• **Brief**
Reproduce the items verbatim, beginning at the line that contains "Of the given choices" and continuing through the end of the items, leaving out the pictures.
Start Data extract
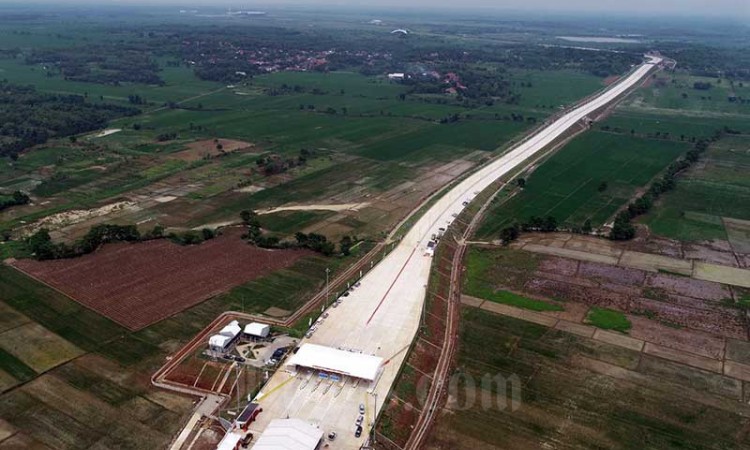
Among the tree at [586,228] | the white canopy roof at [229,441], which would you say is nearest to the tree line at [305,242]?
the tree at [586,228]

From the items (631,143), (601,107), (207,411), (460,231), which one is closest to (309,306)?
(207,411)

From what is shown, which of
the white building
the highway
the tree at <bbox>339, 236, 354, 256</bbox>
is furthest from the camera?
the tree at <bbox>339, 236, 354, 256</bbox>

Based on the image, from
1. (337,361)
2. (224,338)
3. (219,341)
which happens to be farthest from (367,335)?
(219,341)

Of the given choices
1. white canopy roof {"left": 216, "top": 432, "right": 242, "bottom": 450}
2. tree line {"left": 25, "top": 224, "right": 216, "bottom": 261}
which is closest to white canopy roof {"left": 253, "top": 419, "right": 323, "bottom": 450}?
white canopy roof {"left": 216, "top": 432, "right": 242, "bottom": 450}

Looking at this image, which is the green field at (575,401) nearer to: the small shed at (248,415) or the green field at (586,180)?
the small shed at (248,415)

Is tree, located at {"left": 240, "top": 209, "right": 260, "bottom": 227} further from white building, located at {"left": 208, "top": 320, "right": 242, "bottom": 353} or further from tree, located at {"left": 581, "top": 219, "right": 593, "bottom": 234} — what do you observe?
tree, located at {"left": 581, "top": 219, "right": 593, "bottom": 234}

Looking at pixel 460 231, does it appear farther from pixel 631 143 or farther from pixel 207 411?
pixel 631 143

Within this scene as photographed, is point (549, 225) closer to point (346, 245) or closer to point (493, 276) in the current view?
point (493, 276)
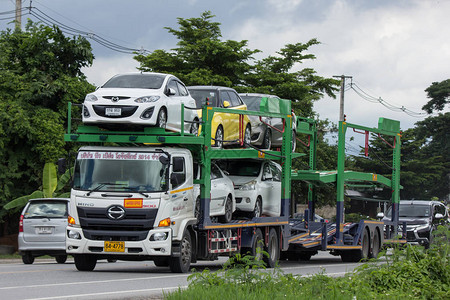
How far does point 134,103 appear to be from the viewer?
15.0 metres

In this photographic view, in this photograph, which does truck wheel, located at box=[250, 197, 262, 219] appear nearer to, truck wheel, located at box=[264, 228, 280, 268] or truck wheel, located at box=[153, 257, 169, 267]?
truck wheel, located at box=[264, 228, 280, 268]

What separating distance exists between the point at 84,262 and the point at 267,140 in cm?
595

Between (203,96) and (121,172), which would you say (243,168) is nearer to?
(203,96)

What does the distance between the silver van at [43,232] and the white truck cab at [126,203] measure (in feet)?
16.7

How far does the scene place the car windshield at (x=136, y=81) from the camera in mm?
15953

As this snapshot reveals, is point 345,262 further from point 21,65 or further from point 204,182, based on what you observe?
End Data extract
• **Output of the exercise**
Of the given choices
1. white canopy roof {"left": 216, "top": 432, "right": 242, "bottom": 450}
2. tree line {"left": 25, "top": 224, "right": 216, "bottom": 261}
which is closest to white canopy roof {"left": 253, "top": 419, "right": 323, "bottom": 450}?
white canopy roof {"left": 216, "top": 432, "right": 242, "bottom": 450}

Looking at this image, which is the green field at (575,401) nearer to: the small shed at (248,415) or the green field at (586,180)?
the small shed at (248,415)

Is tree, located at {"left": 240, "top": 209, "right": 260, "bottom": 227} further from white building, located at {"left": 208, "top": 320, "right": 242, "bottom": 353} or further from tree, located at {"left": 581, "top": 219, "right": 593, "bottom": 234} — what do you observe?
tree, located at {"left": 581, "top": 219, "right": 593, "bottom": 234}

Looking at pixel 460 231, does it appear farther from pixel 631 143 or farther from pixel 207 411?
pixel 631 143

Within this scene as photographed, is point (549, 225) closer to point (346, 245) or closer to point (493, 276) in the current view?
point (493, 276)
How far does point 134,103 appear to be from the viewer?
15.0 metres

In this photographic view, in this photograph, which does truck wheel, located at box=[250, 197, 262, 219] appear nearer to, truck wheel, located at box=[264, 228, 280, 268] or truck wheel, located at box=[153, 257, 169, 267]?
truck wheel, located at box=[264, 228, 280, 268]

What separating distance exists between the point at 84,262 and the point at 267,140 in cm?
595

Between (203,96) and (121,172), which would you say (243,168) is nearer to?
(203,96)

What does the distance between the silver van at [43,232] and the white truck cab at [126,203] measure (in feet)?
16.7

How far does the scene place the car windshield at (x=136, y=81) from the camera in mm?
15953

As this snapshot reveals, is point 345,262 further from point 21,65 or further from point 204,182, based on what you observe?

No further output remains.